[START Data supplied]
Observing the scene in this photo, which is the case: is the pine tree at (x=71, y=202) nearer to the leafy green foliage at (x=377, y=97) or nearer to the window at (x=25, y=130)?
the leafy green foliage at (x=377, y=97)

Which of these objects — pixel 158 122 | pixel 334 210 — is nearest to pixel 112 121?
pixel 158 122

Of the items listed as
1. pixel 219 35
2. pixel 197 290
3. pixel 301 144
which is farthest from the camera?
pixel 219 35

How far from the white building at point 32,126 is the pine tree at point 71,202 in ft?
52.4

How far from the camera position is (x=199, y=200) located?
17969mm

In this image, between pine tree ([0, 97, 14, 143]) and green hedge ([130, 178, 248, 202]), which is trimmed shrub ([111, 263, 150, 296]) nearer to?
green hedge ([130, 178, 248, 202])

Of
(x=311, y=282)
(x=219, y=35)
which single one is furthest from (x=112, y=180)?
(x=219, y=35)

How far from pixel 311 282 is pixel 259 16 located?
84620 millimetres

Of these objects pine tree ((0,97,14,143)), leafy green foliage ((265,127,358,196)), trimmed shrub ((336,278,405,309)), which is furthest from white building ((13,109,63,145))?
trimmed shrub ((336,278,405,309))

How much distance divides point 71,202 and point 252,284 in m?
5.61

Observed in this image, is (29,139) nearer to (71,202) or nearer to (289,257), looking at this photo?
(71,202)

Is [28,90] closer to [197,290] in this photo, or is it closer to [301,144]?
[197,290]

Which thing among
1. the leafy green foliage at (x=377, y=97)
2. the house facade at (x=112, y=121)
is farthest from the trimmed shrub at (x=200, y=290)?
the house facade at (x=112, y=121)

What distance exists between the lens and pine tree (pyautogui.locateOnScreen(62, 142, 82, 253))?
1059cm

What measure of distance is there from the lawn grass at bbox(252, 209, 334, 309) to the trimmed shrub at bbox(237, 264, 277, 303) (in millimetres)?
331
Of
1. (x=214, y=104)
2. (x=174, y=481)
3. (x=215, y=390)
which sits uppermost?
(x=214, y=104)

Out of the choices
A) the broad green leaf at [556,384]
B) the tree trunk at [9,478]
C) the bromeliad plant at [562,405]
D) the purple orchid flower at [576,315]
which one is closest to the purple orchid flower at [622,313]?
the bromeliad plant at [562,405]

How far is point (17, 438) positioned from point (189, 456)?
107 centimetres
[END Data supplied]
◆ **Challenge**
Output all of the data above verbatim, reproducing every line in its original order without any changes.

◆ **Solution to the exercise**
Observing the scene in this photo, which is the case: is the pine tree at (x=71, y=202) nearer to the leafy green foliage at (x=377, y=97) or nearer to the window at (x=25, y=130)?
the leafy green foliage at (x=377, y=97)

Which of these objects — pixel 158 122 | pixel 334 210 — is nearest to pixel 112 121?
pixel 158 122

Of the items listed as
1. pixel 219 35
2. pixel 197 290
3. pixel 301 144
which is farthest from the camera?
pixel 219 35

How far from the white building at point 32,126 is the pine tree at point 71,202 in ft?
52.4

How far from the camera position is (x=199, y=200) located?
17969mm

In this image, between pine tree ([0, 97, 14, 143]) and green hedge ([130, 178, 248, 202]), which is trimmed shrub ([111, 263, 150, 296]) nearer to?
green hedge ([130, 178, 248, 202])

Of
(x=311, y=282)
(x=219, y=35)
which single one is furthest from (x=112, y=180)?
(x=219, y=35)

How far from pixel 311 282 is pixel 259 16 located?
84620 millimetres

Of these objects pine tree ((0,97,14,143)), leafy green foliage ((265,127,358,196)), trimmed shrub ((336,278,405,309)), which is furthest from white building ((13,109,63,145))?
trimmed shrub ((336,278,405,309))

How much distance divides point 71,202 and point 252,284 in m?
5.61

Observed in this image, is (29,139) nearer to (71,202) or nearer to (289,257), looking at this photo?
(71,202)

Is [28,90] closer to [197,290] in this photo, or is it closer to [301,144]?
[197,290]

Which thing among
1. the leafy green foliage at (x=377, y=97)
2. the house facade at (x=112, y=121)
is farthest from the trimmed shrub at (x=200, y=290)?
the house facade at (x=112, y=121)

What distance exists between the lens and pine tree (pyautogui.locateOnScreen(62, 142, 82, 253))?
1059cm

What measure of distance is there from the lawn grass at bbox(252, 209, 334, 309) to the trimmed shrub at bbox(237, 264, 277, 303) (in millimetres)?
331
Of
1. (x=214, y=104)
2. (x=174, y=481)
3. (x=215, y=390)
which sits uppermost?
(x=214, y=104)

Out of the choices
A) the broad green leaf at [556,384]
B) the tree trunk at [9,478]
C) the bromeliad plant at [562,405]
D) the purple orchid flower at [576,315]
which one is closest to the purple orchid flower at [622,313]?
the bromeliad plant at [562,405]

How far is point (17, 438) positioned from point (189, 456)?
107 centimetres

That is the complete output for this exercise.